Millions of cryptocurrency users store their digital coins in third-party wallets. This hack goes to show how important it is to store coins in a wallet that’s fully controlled.
“A well-thought-out cybersecurity strategy will likely cost much less than the losses caused by these consecutive incidents. Users who entrust their digital coins to third parties should be prepared to never see them again, this is the reality of modern Bitcoin Klondike,” commented Ilia Kolochenko, CEO and founder of web security company High-Tech Bridge.
Following this, the cryptocurrency market appears to have taken the hack into consideration, with Bitcoin prices and total market cap decreasing by more than 2% within 30 minutes of the hack being announced.

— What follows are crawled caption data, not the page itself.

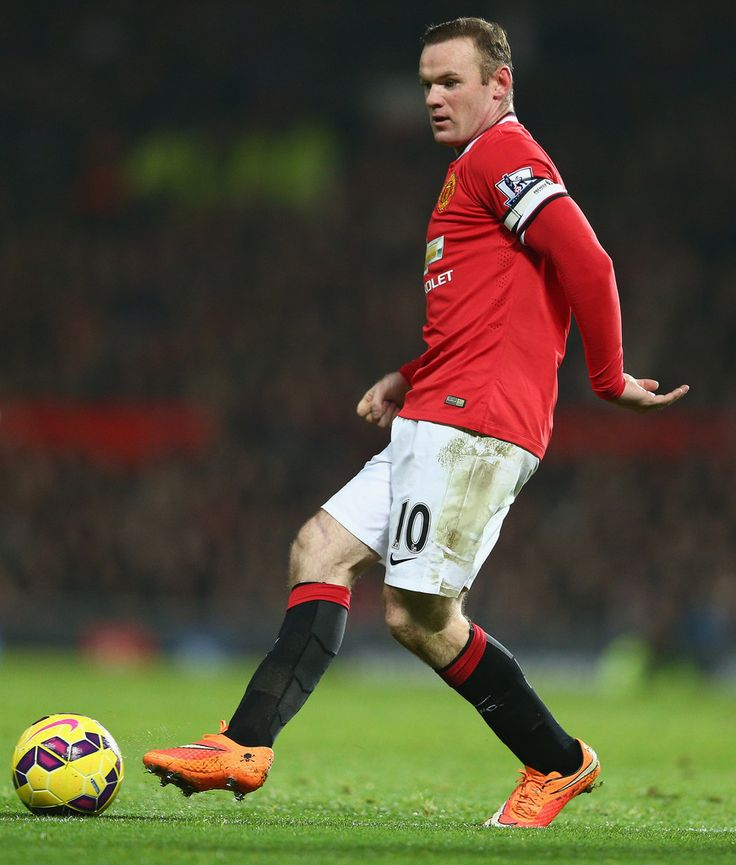 Wayne Rooney of Manchester United in action during the Barclays Premier League match between Manchester United and Hull City at Old Trafford on November 29, 2014 in Manchester, England.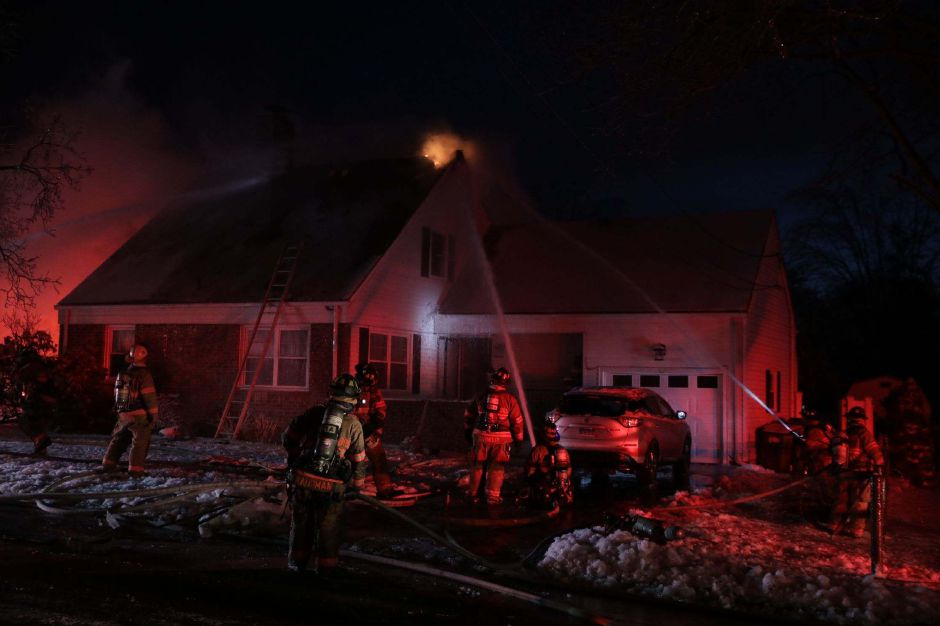 Above and below, firefighters responded to a house fire on Cedar Street in Wallingford Monday evening. Devin Leith-Yessian, Record-Journal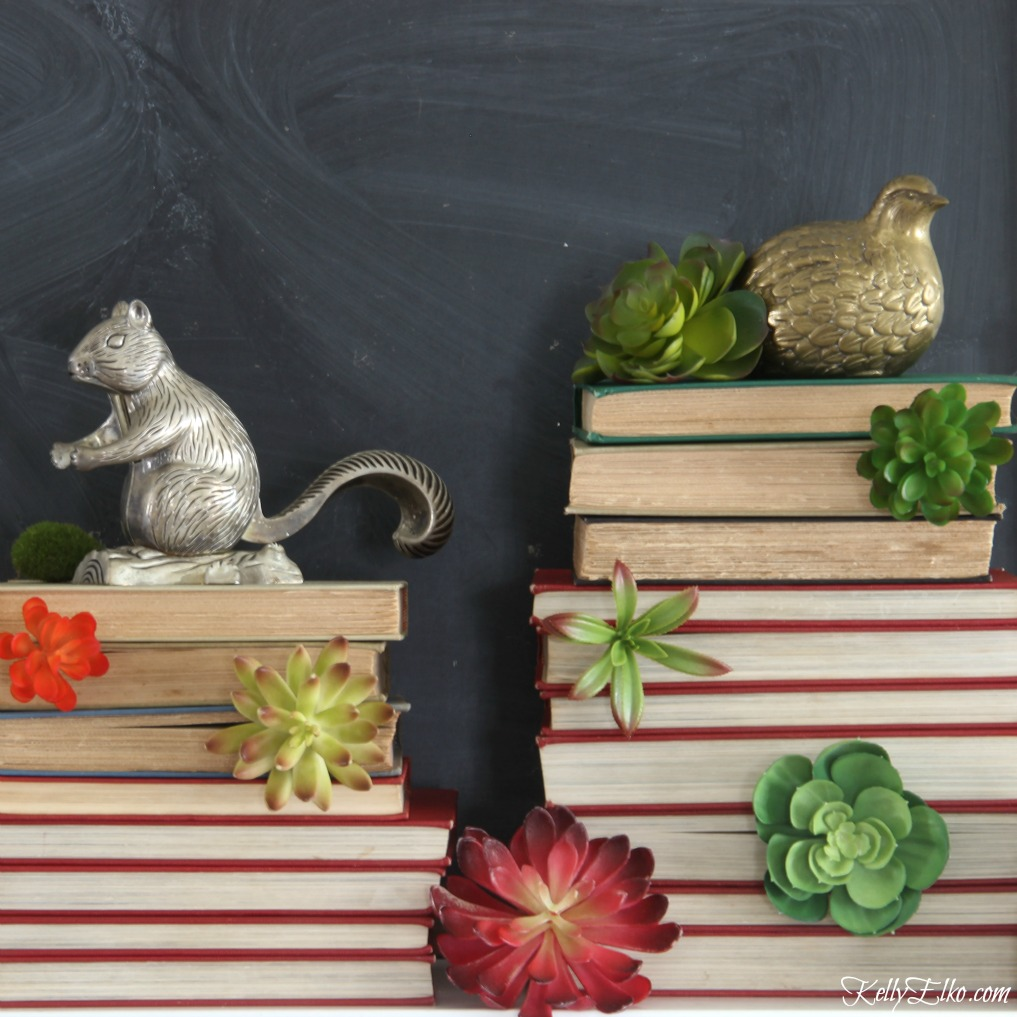 LOVE this mantel of old stacked books succulent towers and vintage brass and silver animals kellyelko.com
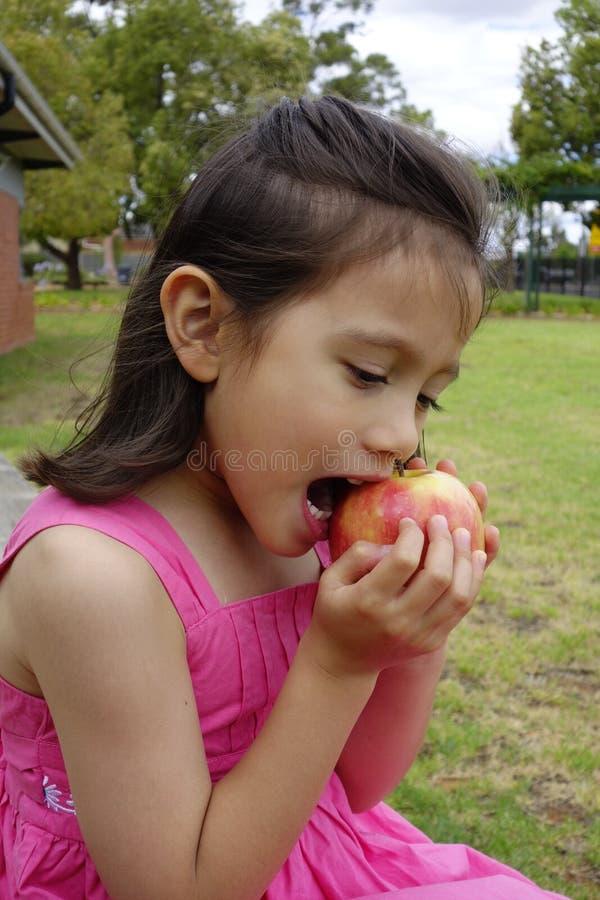 Jeune fille prenant une morsure de son Apple. photos stock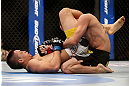 LAS VEGAS, NV - FEBRUARY 02:  Dustin Kimura (left) attempts to submit Chico Camus during their bantamweight fight at UFC 156 on February 2, 2013 at the Mandalay Bay Events Center in Las Vegas, Nevada.  (Photo by Josh Hedges/Zuffa LLC/Zuffa LLC via Getty Images) *** Local Caption *** Chico Camus; Dustin Kimura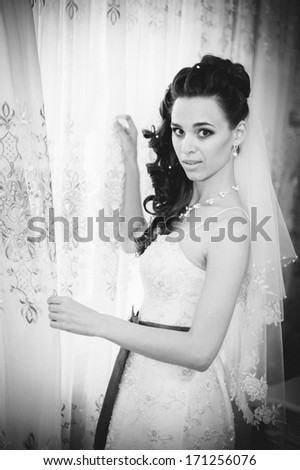 Young beautiful bride waits for groom near the window. Beautiful Bride lit by sunlight from a window. beautiful young bride standing beside a large window waiting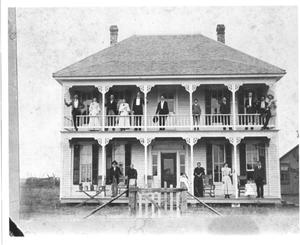 Primary view of object titled 'People on Porches of Two-Story Home'.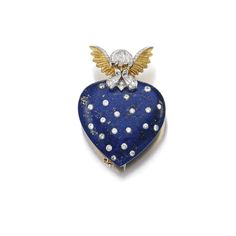 LAPIS LAZULI AND DIAMOND BROOCH, VERDURA. Set with a lapis lazuli heart accented with brilliant-cut diamonds, surmounted with a gold angel motif embellished with similarly-cut diamonds, signed Verdura, also fitted with pendant loop.
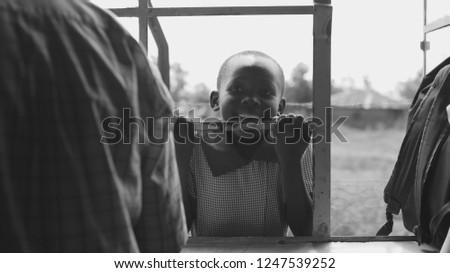 KENYA, KISUMU - MAY 20, 2017: Portrait of little african boy smiling, holding on lattice. Cute male spending time outside #1247539252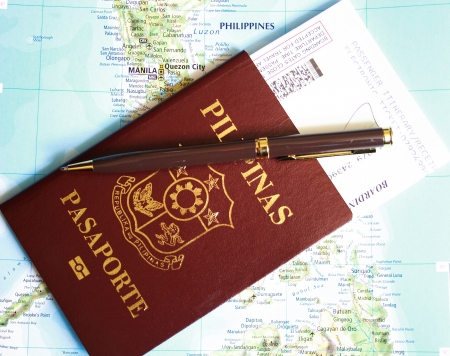 Philippines passport with pen and boarding pass over map background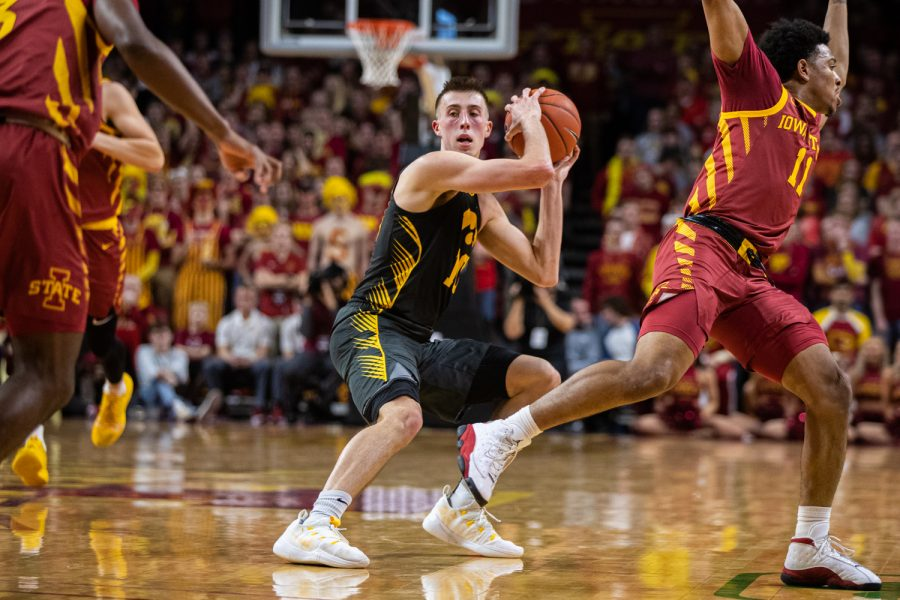 Iowa+guard+Joe+Wieskamp+looks+to+pass+during+a+men%C3%95s+basketball+match+between+Iowa+and+Iowa+State+at+Hilton+Coliseum+on+Thursday%2C+Dec.+12%2C+2019.+Wieskamp+made+5-of-10+shots+on+the+night.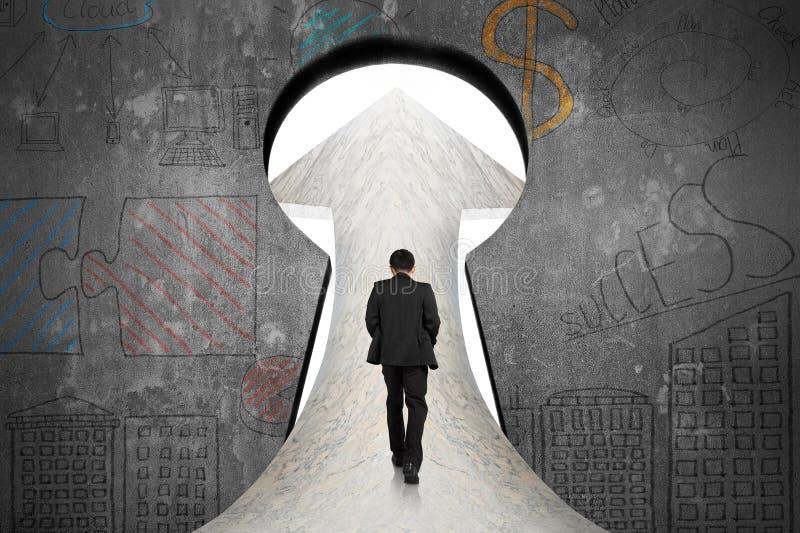 Uomo d'affari che cammina sulla strada di marmo verso la porta del buco della serratura con dood royalty illustrazione gratis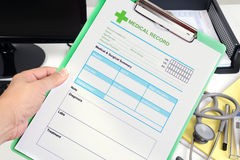 Medical record in hand. Stock Images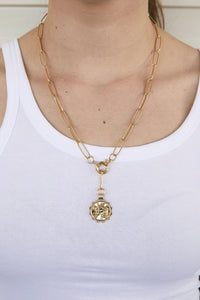 Model wearing AW Boutique's gold filled 18 inch paperclip oval link chain necklace with a front clasp. This chain features a zodiac pendant in the sign of your choice. Taurus is shown.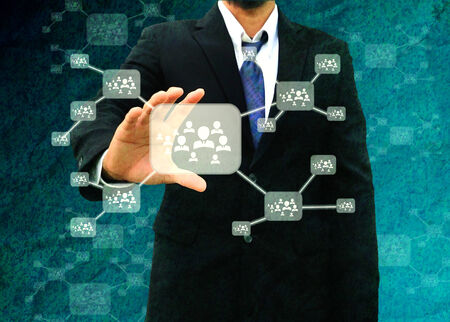 Businessman holding icon of social network in the old paper Texture  photo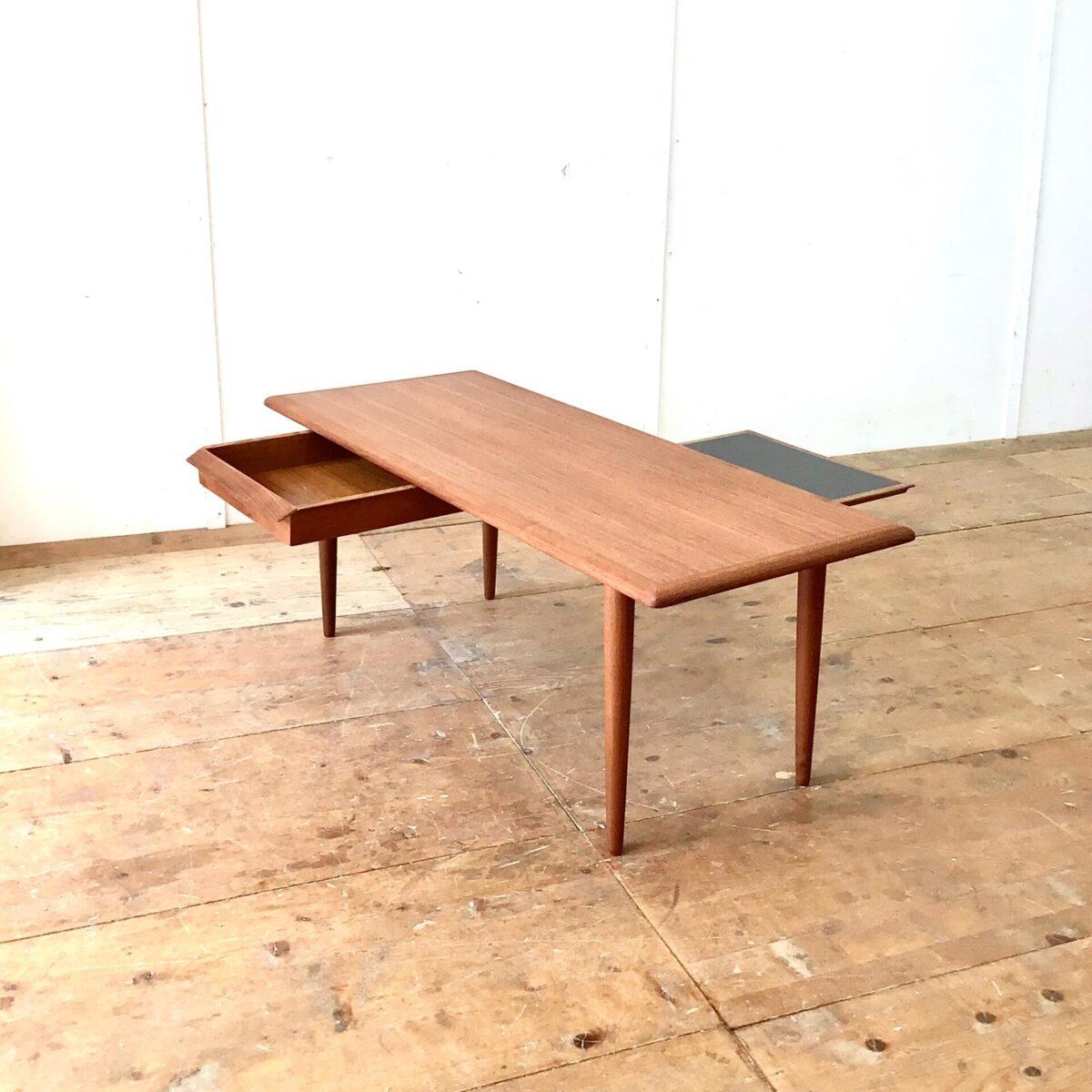 Deuxieme.shop Dänischer midcentury Salontisch mit Schublade und Auszugtablar. 136x53.5cm Höhe 50cm. Der Couchtisch wurde restauriert. Teile der Schublade, welche defekt waren, haben wir neu nachproduziert. Die Holzoberflächen sind mit Naturöl behandelt. Schublade und Tablar lassen sich auf beiden Seiten ausziehen.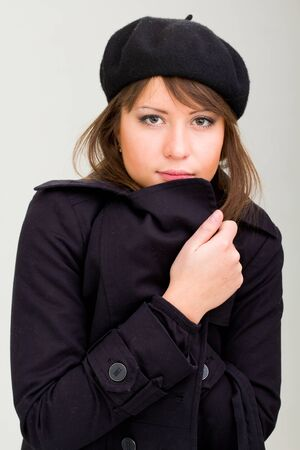 woman wearing in a coat and beret on a gray background photo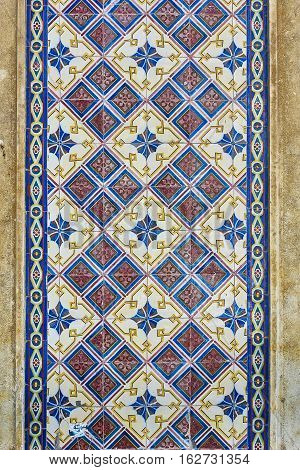 A tiled wall background in the downtown of Evora. Portugal.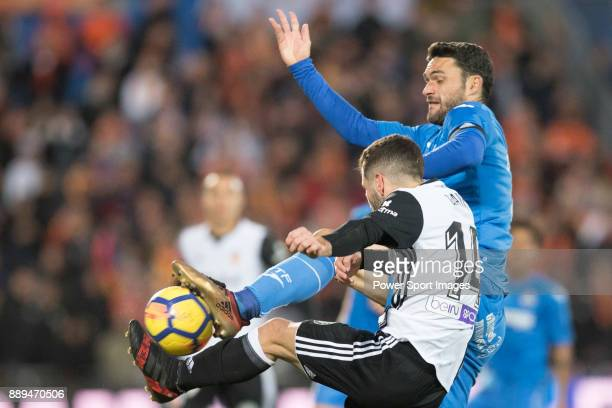 Jose Luis Gaya Pena of Valencia CF in action against Jorge Molina Vidal of Getafe CF during the La Liga 201718 match between Getafe CF and Valencia...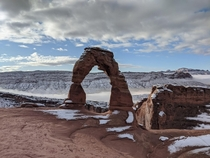 Delicate Arch with snow at Arches National Park UT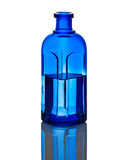 Blue Bottle wih water. Blue Antique Bottle with water Stock Photo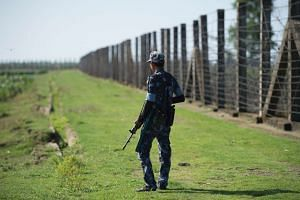 An armed Myanmar border guard patrols the border fence along the river dividing Myanmar and Bangladesh located in Maungdaw, Rakhine State, on Oct 15, 2016.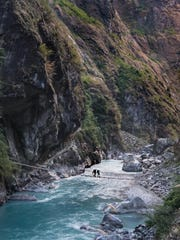 Traveling over a bridge in Nepal.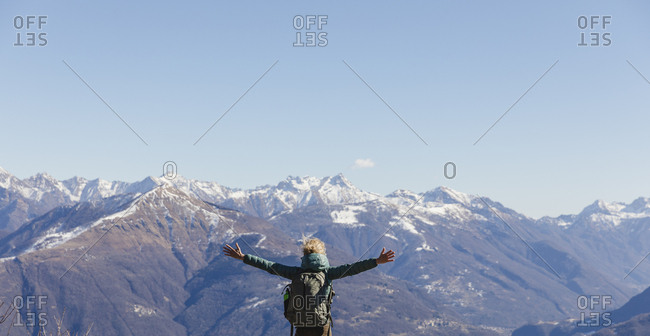 Italy- Como- woman on a hiking trip in the mountains enjoying the view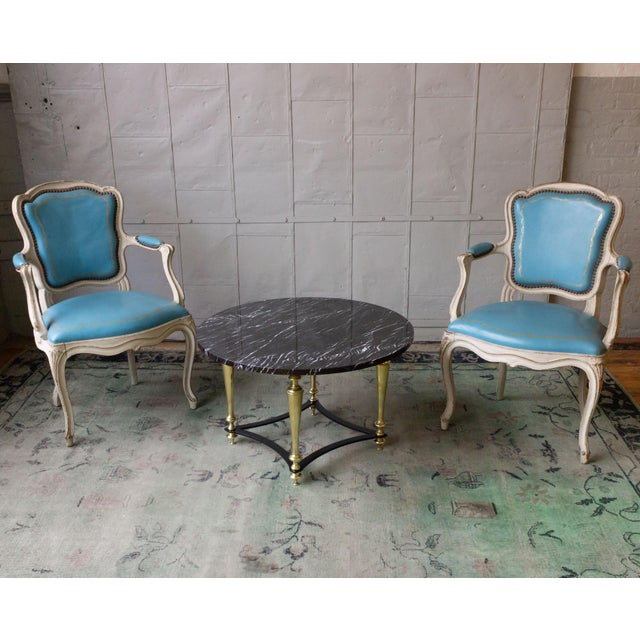 Handsome set of 4 Louis XV style armchairs in blue leather with gold tooling. The frames have the original distressed...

Security landscape of cryptocurrency
“Billions of dollars in digital currencies have been stolen in the last twelve months according to various reports. Thus, this particular [minor] incident will unlikely alter the grim security landscape of cryptocurrency exchanges,” Kolochenko added.
Bithumb confirmed the hack on its website and official Twitter account an hour before reporting the case to the Korea Internet & Security Agency (KISA), a government organisation that supervises internet and cybersecurity issues in the country, as well as notified all of its victims that it will be paying back the tokens as soon as possible.
“It is very good to know that the victims will be duly compensated after the breach, although this raises the question of economical practicality to operate a crypto-exchange business in such a manner,” noted Kolochenko.